[START Document]
Implementation:Huggingface Transformers Create Packed Sequences
| Knowledge Sources | |
|---|---|
| Domains | Data_Processing, Training |
| Last Updated | 2026-02-13 00:00 GMT |
Overview
Concrete pattern for packing variable-length tokenized sequences into fixed-length training blocks as used in the Hugging Face Transformers 3D parallel training example.
Description
This pattern implements the full data preparation pipeline for packed-sequence training in a distributed setting. It consists of three stages:
Stage 1 -- Tokenization: The raw text dataset is tokenized using the model's tokenizer with truncation to seq_len but without padding. Labels are set equal to input_ids for causal language modeling.
Stage 2 -- Packing: The create_packed_sequences function flattens all tokenized sequences into a single token stream, then slices it into blocks of seq_len + 1 tokens. For each block, the first seq_len tokens become input_ids and the last seq_len tokens (shifted by one) become labels. This is applied via dataset.map() with batched processing and multiprocessing for efficiency.
[END Document]
Problems to work on —
(A) Decide whether each statement agrees with the packed-sequences page above. Answer yes or no for each and quote the words from the page that settle it.
(i) In the tokenization stage, sequences are padded to seq_len.
(ii) The single token stream is sliced into blocks of seq_len + 1 tokens.
(iii) The packing step is applied through dataset.map() with batched processing.
(B) List each term in the packed-sequences page above that contains an underscore or a pair of parentheses, giving each term once.
[START Information supplied]
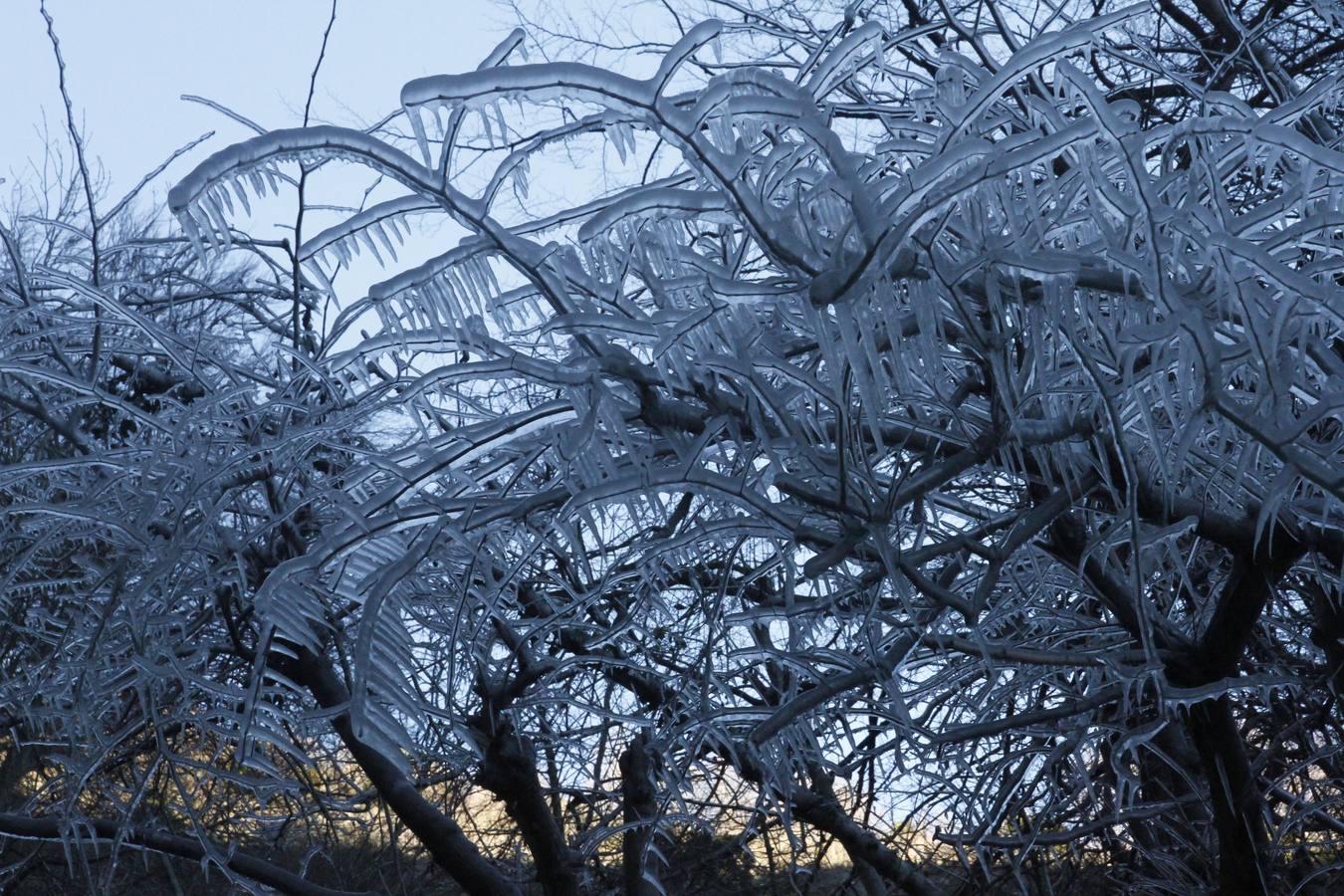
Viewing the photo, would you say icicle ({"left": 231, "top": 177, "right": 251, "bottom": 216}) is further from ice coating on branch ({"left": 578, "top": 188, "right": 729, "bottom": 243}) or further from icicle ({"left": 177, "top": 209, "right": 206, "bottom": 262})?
ice coating on branch ({"left": 578, "top": 188, "right": 729, "bottom": 243})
[END Information supplied]
Results for the exercise —
(A)
(i) No: "with truncation to seq_len but without padding"
(ii) Yes: "slices it into blocks of seq_len + 1 tokens"
(iii) Yes: "This is applied via dataset.map() with batched processing and multiprocessing for efficiency."

(B) Data_Processing, seq_len, input_ids, create_packed_sequences, dataset.map()